Astro Battle's gameplay deviates from that of traditional Shoot 'em ups in that, rather than provide pre-designed space ships which are then customised by a limited selection of weapons on pre-selected hardpoints, players must design a star fighter in the included ship editor. Astro Battle gives you a large number of parts, including cockpits, trusses, thrusters, guns, batteries and fusion power reactors, each with their own attributes, and the attributes of spacecraft are determined entirely by the modules used in construction and the arrangement of these modules. Each module has a cost and weight associated with it. Weight affects ship speed and manoeuvrability, and no ship may exceed a certain cost.

Players must take these parts and connect them together via set ‘mount points’ on each module to create viable combat craft.

Many modules require player input to be useful. For example, guns and thrusters are useless unless the player can control them, and some parts have special uses: Reserve energy tanks, for example, can be activated by the player. For these to function, the player must 'wire' these modules to control keys so that, for example, a thruster on the left wing will fire when the right key is pressed, or a machine gun will fire when a fire button is pressed.

In battle, the aim is to defeat other players in online matches, flying ships around one of a number of battle arenas. Gameplay in this part of the game is reminiscent of Star Control 2 melee mode. One feature of the game is the ability to destroy individual components of a ship. It's possible, for example, to cause specific thrusters to stop functioning, hindering movement of an enemy ship, or to destroy specific weapons, preventing their use in combat, or to destroy a specific structural element, causing whole parts of the ship to fall off, rendering them inoperable. To score a point as a kill, players must destroy the cockpit or bridge of the opposing ship.

There are many guilds in Astro Battle, each of which is only a loose collection of players interested in playing together. In general, they have little effect on game play for most members. But as more people begin to join of opposing guilds the game play can become quite intense at times.

==Plot==

===Setting===
Astro Battle has a consistent artistic theme, with heavy use of stylized icons. Beyond this consistency, details of the setting or a detailed plot are never established in-game.

==Development==
Astro Battle was released in 2004 by Lava Lord Games and was inspired by Star Control. Initially, the game was released for free trial with an expansion pack allowing for much more powerful ships. Initially, Astro Battle was released as a stand-alone application. In 2007, the game had 18,000 subscribers and work on a sequel began. In 2009, the original was re-released as a web application, accessible from the website. Today, both the original game and the sequel are available for free from the website.
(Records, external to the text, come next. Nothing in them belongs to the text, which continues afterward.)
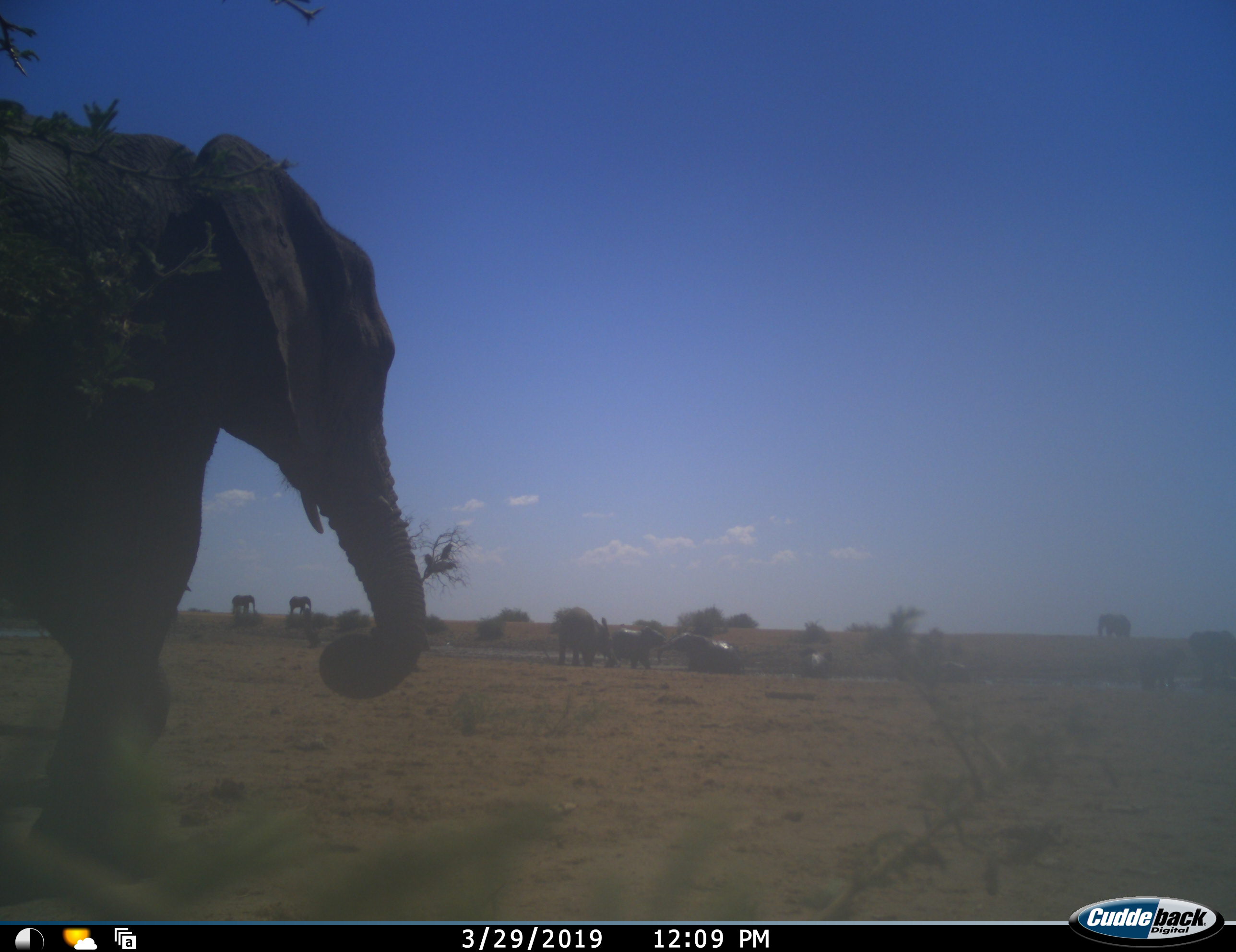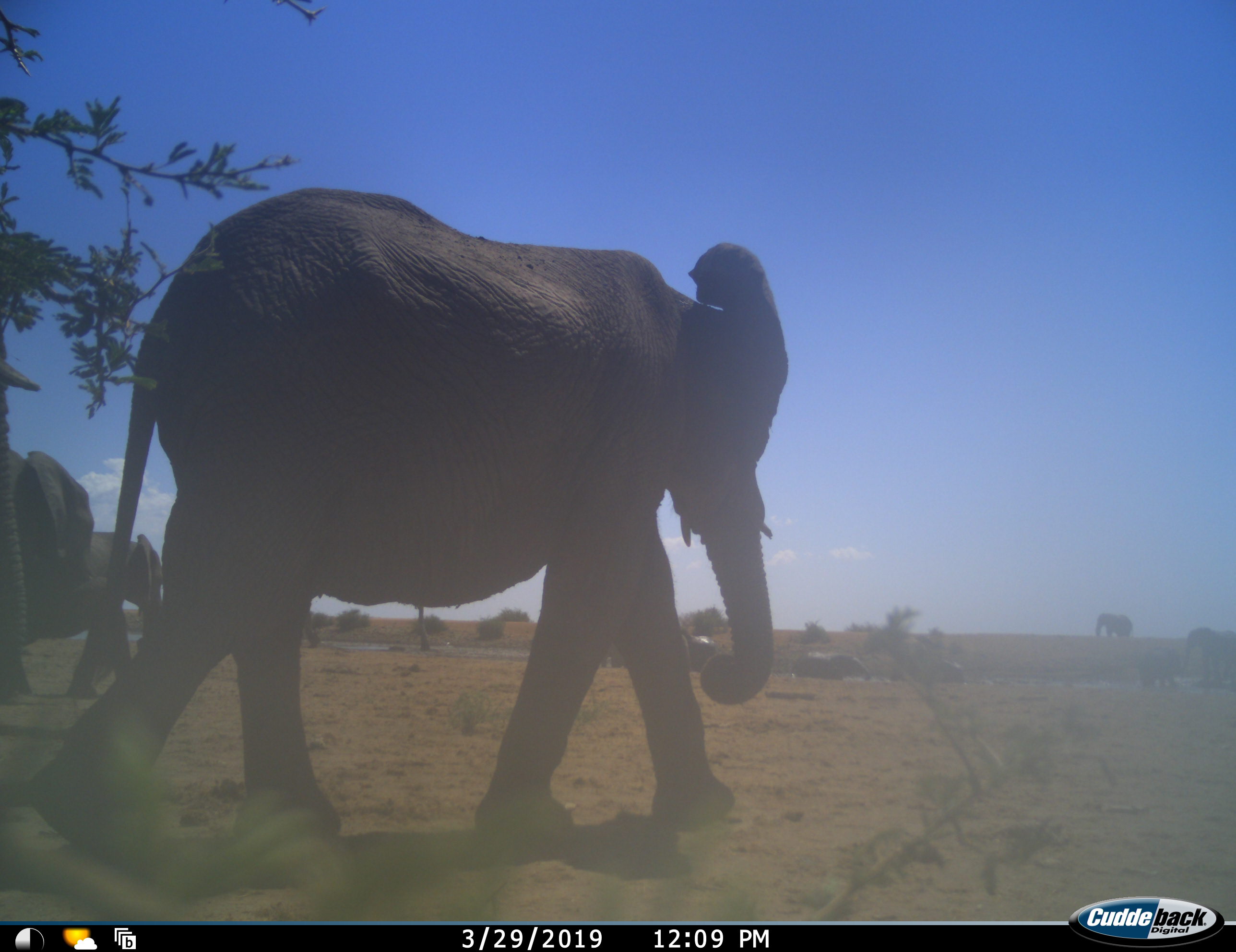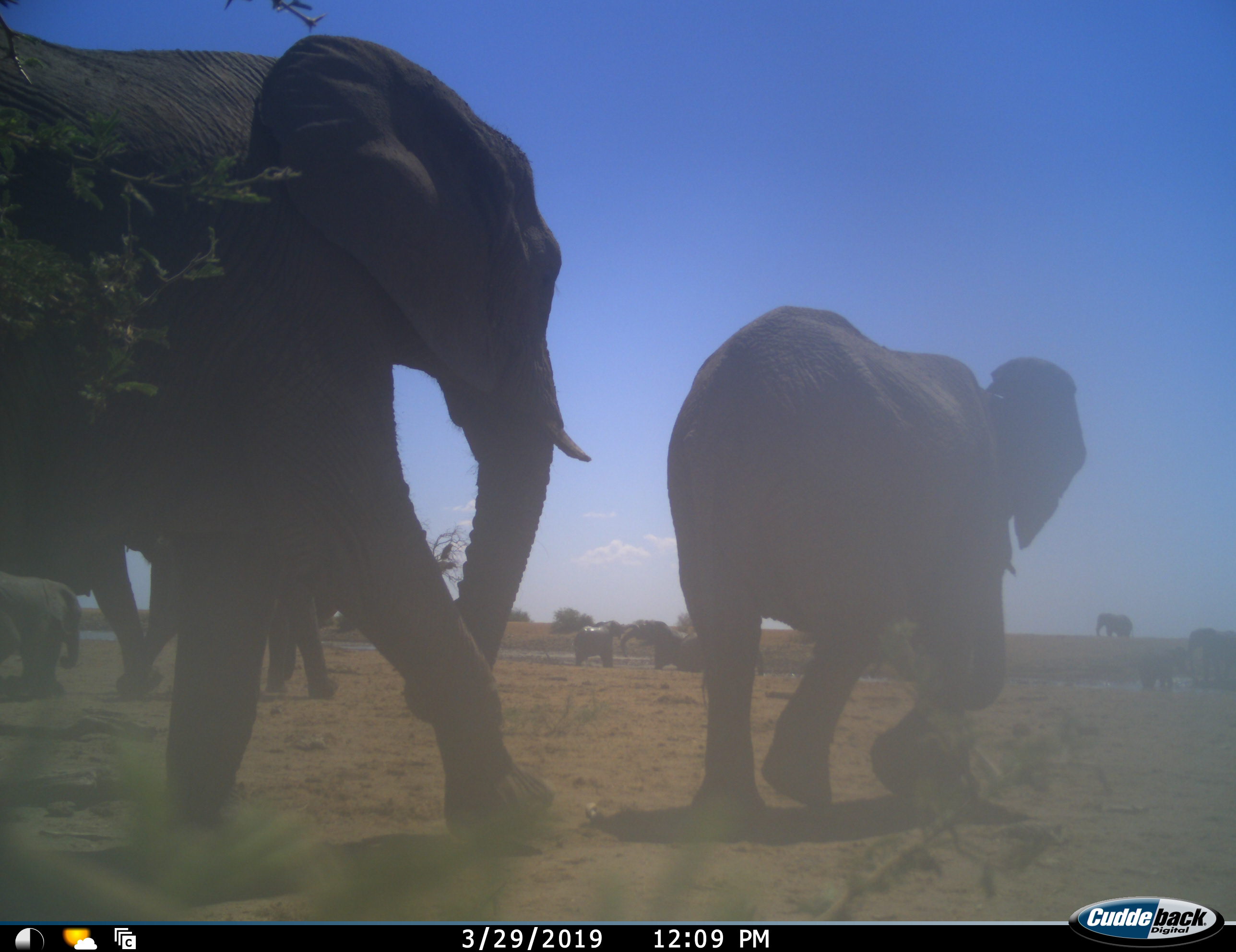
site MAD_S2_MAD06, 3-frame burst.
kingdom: Animalia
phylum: Chordata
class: Mammalia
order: Proboscidea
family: Elephantidae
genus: Loxodonta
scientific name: Loxodonta africana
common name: african bush elephant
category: elephant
Elephant (african bush elephant) (Loxodonta africana), count 11-50. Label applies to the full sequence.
===Expansion and sequels===

An expansion pack was once available which increased the number of points that may be used to buy modules, and added a large number of new modules. Users of the non-expanded game played in the same servers as those with the expansion pack, so the paid users were at a distinct advantage. The online version of Astro Battle 1.08 available on-line comes with the expansion pack included for free. The Astro Battle 2 expansion pack has been withdrawn due to lack of support.
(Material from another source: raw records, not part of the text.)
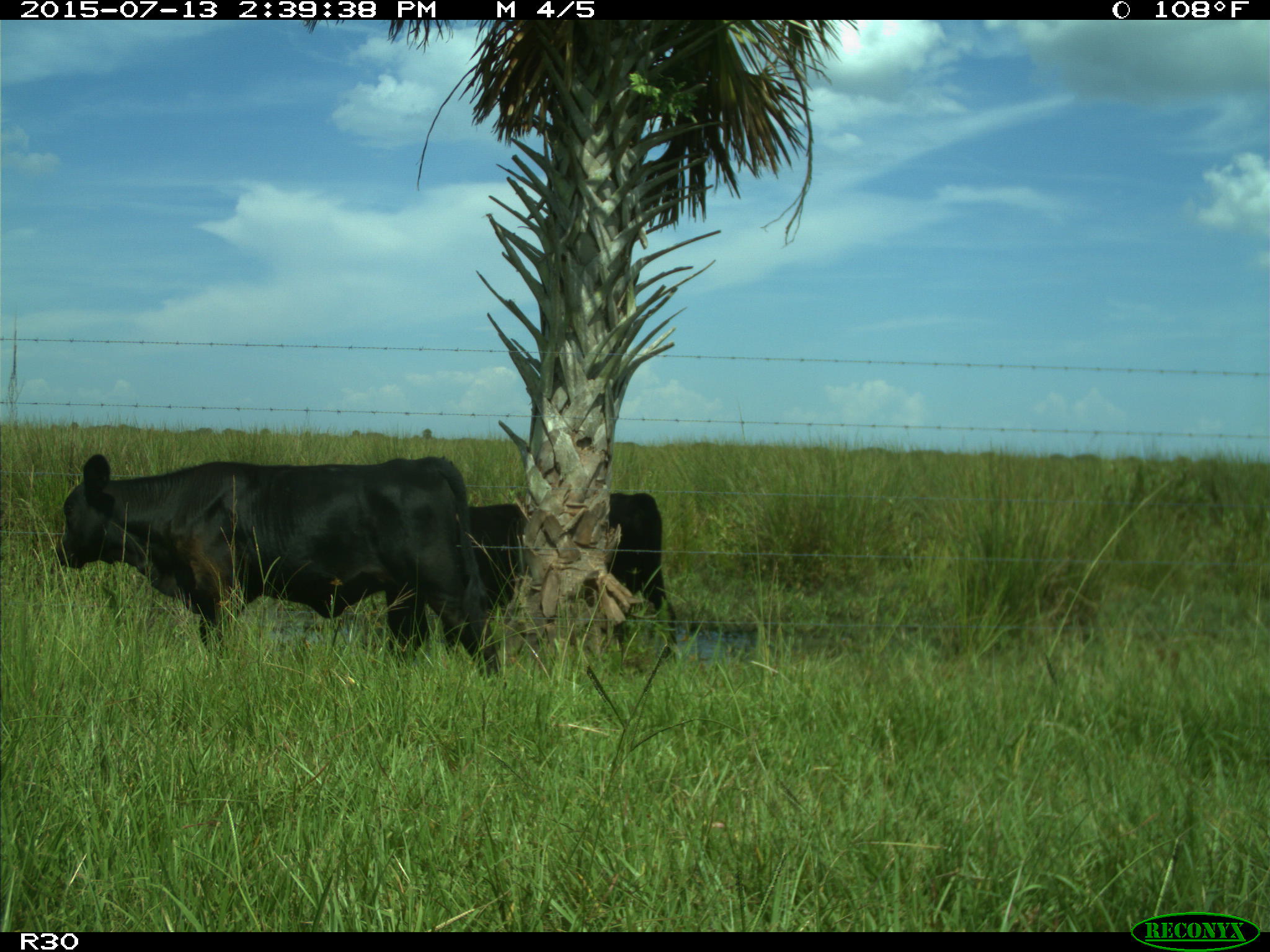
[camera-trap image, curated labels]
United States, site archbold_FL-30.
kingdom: Animalia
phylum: Chordata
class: Mammalia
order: Artiodactyla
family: Bovidae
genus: Bos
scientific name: Bos taurus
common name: domestic cow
A sequel to Astro Battle is in public beta testing. In the sequel, the basic gameplay remains the same. The changes are more refinements: new in-game tutorials, new design tools, a new a 3d graphics engine, the ship designer will be separated from the game, and a new focus on stability.

==Reception==
PC World considered Astro Battle in their overview of "15 Great Free Game Sites", noting its use of a top-down 2D view.